Summertime drinks are always a bit of a challenge.

On one hand, it’s hot and you are thirsty. This isn’t the time to fool around with your cocktail and engage in some kind of fancy-pants mixology. Pour some booze in a tall glass of ice, squeeze in some citrus, consider adding something sweet, and fill the glass with seltzer. In no time at all you’ve made a Tom Collins or any variety of Rickey.

On the other hand, summer is when all of nature’s bounty comes out of its slumber and is bursting with brilliant colors and flavors to add to your drink. Anything that grows in your garden or comes from a tree is fair game: cucumbers, basil, cilantro, berries, melons, stone fruits, fennel fronds, and even lavender.

However to get these things into your drink, it’s going to take a bit of work. And for the most part, you’ll need to both muddle and shake. Muddling has come up a bunch here in the past few weeks, so it’s high time to take it head on.

Ellen Whitby had a question on muddling that went completely overlooked in the last Ask the Profussor roundup because she did not use a question mark. This is what she wrote:

I am eager to read your full post about the bar revolution at Ruby Tuesday. In the meantime, maybe you could explain what muddled is. It would be a welcome distraction from all the mosquitoes sharing the night air with me.

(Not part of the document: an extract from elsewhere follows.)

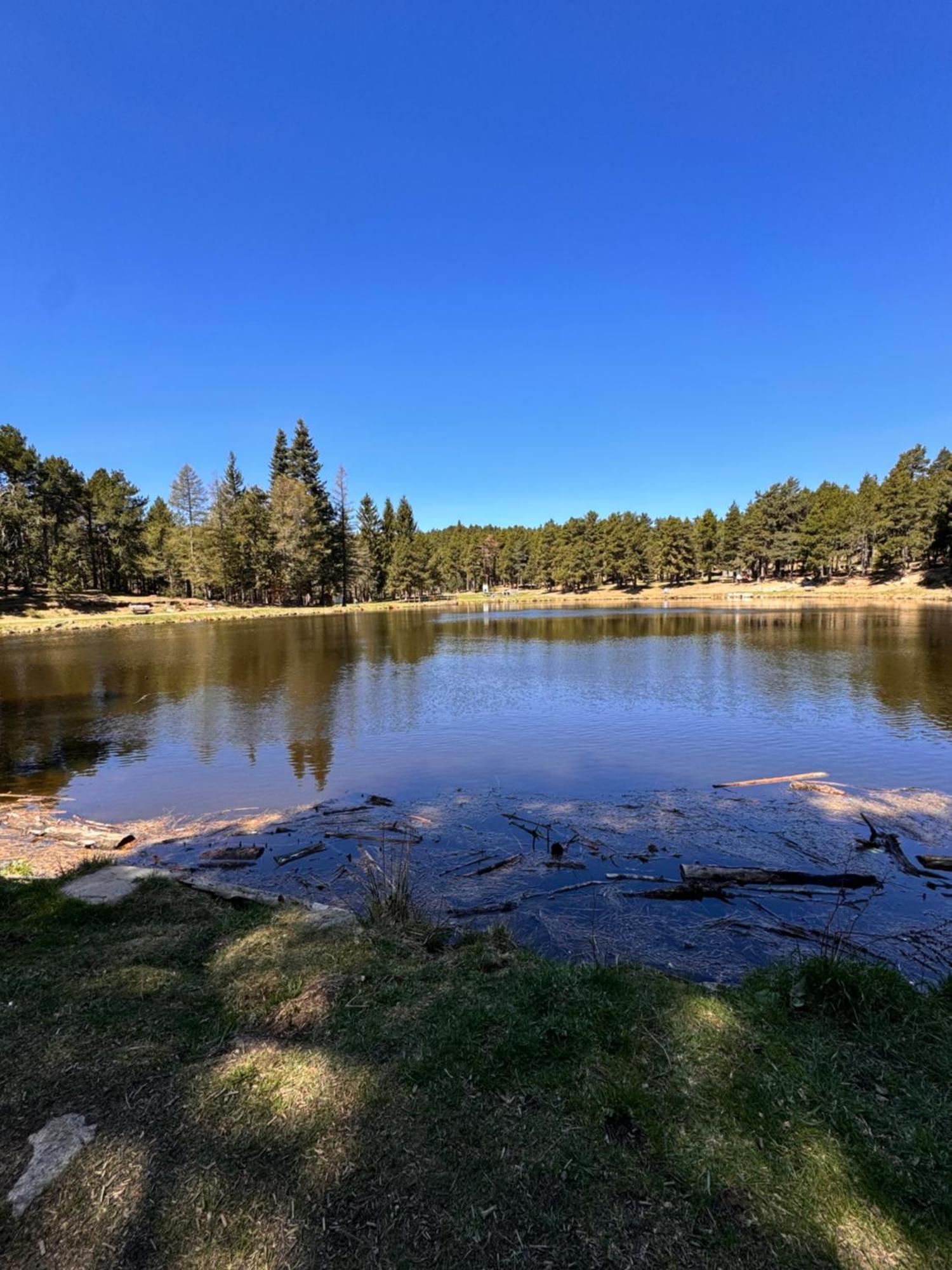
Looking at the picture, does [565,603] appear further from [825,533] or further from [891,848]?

Bill Swallow was also looking for advice and while his appropriate use of a question mark would guarantee an answer in the next installment of Ask the Profussor, it makes sense to address it now:

I’ll have to muddle my own fruit and try a few homemade cocktails. I really dislike anything syrupy sweet, which is why I seldom order a cocktail out. Any technique you recommend for rather pulpy fruits (straining, etc.)?

Muddling is a technique for bruising, crushing or pulverizing some forms of organic matter. It involves a muddler, most of which look like small baseball bats, and a mixing glass (which is the business end of a Boston shaker).

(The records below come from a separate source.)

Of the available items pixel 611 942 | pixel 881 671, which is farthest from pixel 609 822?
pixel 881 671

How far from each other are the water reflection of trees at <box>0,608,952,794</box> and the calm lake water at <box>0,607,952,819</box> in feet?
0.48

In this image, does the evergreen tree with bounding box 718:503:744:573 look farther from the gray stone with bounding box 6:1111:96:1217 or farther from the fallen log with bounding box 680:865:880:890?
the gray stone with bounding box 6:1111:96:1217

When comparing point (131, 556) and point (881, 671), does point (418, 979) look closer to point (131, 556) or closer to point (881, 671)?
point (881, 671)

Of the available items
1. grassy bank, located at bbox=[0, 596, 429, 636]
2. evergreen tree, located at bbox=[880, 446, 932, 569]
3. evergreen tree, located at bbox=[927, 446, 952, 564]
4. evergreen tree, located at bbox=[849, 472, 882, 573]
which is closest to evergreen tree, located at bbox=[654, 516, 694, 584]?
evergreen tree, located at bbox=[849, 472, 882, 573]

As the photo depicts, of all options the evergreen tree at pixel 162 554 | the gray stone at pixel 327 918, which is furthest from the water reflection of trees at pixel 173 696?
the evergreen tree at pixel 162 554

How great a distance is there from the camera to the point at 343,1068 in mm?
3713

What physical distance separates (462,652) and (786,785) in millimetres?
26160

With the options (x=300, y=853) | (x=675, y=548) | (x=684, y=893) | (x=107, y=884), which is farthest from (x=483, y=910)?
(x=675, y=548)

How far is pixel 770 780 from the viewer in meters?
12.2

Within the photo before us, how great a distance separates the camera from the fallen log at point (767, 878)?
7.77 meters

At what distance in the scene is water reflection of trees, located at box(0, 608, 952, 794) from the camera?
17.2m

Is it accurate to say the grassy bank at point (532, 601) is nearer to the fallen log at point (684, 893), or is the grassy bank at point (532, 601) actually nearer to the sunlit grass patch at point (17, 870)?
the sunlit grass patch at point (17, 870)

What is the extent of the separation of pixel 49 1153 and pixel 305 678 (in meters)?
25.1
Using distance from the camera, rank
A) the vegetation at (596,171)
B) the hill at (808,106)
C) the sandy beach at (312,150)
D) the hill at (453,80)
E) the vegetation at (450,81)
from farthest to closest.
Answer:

If you are familiar with the basic principles of a mortar and pestle than you’ve got the idea. Although in this case the muddler acts as the pestle and the bottom of your mixing glass is the mortar.

The only thing that’s tricky is that most people use their muddler upside down. Commonly shaped like a baseball bat, people instinctively to want to grab the side that resembles the grip. However, that side, the side with the knob, is the part that is supposed to do the work. You can see the correct way to use one of these here. However, it should be noted that this muddling is being done directly in the drinking glass for a caipirinha.

But you just said…

Sorry. I’m getting ahead of myself. Ultimately you need to decide if you want the remnants of your muddled produce in your drink. Most of the time you don’t. In the case of the caipirinha, there is no ill effect to keeping the crushed limes and their skins in the bottom of the glass.

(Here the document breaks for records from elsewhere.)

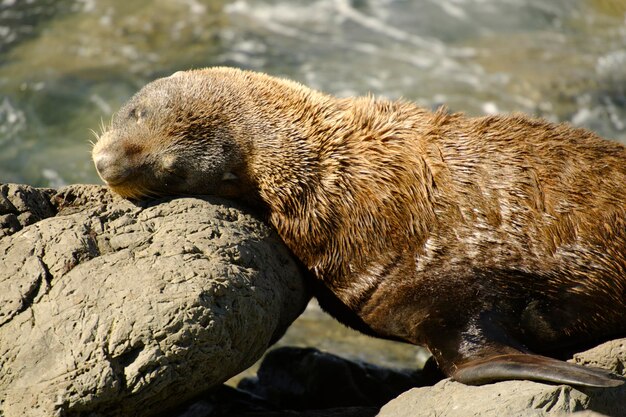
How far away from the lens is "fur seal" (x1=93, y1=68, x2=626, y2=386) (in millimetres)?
5559

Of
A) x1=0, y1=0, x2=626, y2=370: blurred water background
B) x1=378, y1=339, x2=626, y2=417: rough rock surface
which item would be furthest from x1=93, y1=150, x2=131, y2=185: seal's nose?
x1=0, y1=0, x2=626, y2=370: blurred water background

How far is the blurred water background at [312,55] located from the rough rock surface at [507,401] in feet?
19.2

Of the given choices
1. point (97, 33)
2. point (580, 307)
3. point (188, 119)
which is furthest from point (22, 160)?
point (580, 307)

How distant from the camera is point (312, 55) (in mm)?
13430

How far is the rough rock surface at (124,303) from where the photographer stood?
4.62m

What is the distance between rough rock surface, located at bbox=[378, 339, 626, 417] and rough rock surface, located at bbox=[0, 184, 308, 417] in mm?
954

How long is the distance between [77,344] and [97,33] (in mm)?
9404

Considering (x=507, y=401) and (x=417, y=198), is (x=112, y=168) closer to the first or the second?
(x=417, y=198)

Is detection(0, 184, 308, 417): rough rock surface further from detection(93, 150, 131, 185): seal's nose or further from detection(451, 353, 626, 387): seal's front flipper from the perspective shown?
detection(451, 353, 626, 387): seal's front flipper

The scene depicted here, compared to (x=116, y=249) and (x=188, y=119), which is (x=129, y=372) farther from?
(x=188, y=119)

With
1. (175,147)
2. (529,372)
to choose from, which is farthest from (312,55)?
(529,372)

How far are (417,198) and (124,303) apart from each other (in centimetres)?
198

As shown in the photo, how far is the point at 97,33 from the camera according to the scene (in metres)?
13.3

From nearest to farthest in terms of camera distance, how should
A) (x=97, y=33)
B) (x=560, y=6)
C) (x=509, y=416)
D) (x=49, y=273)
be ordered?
(x=509, y=416), (x=49, y=273), (x=97, y=33), (x=560, y=6)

But if you are muddling something chunky like cucumber or watermelon, these will get pulverized, and I firmly believe the bits should be strained out. Using a standard cocktail strainer will get the largest bits, but your cocktail will still have some added body from the pulp of the produce. And that’s fine.

If it’s not fine with you, perhaps you should consider juicing these ingredients first, and then straining them through a fine mesh. However, that’s a lot of work. The other option of course is to not pulverize the produce, but simply to crush it a bit with the muddler. This will serve to keep the ingredients largely intact, yet still impart some of their flavor to the drink. They may break up even further when shaken vigorously with large ice cubes, but not so much as to let them pass through a cocktail strainer.

When it comes to leafy things, I’m a fan of using the muddler to gently bruise them. You’re not making pesto. There are some who will even remove the bruised leaves before shaking the remaining ingredients together, content that the leaves have left their oils inside the glass, and concerned that further bruising will produce a bitter result. Just know that if you shake leafy greens with ice, you will get little floaters in your drink. Sometimes you’ll be in the mood for that, and other times you will want a cleaner drink.

It’s often nice to include fresh versions of the ingredients in the final drink.

That means garnishing with a pristine slice of peach, floating a perfect basil leaf on the surface, or submerging a few thin slices of cucumber. And naturally, if you are going to serve the drink over ice, strain out the used ice from the shaker and pour your cocktail over fresh, large cubes.

Drinking fresh is a lot of work. I generally skip it, and opt for something simpler. But I suppose it’s something that’s good to know how to do, just in case you feel inspired.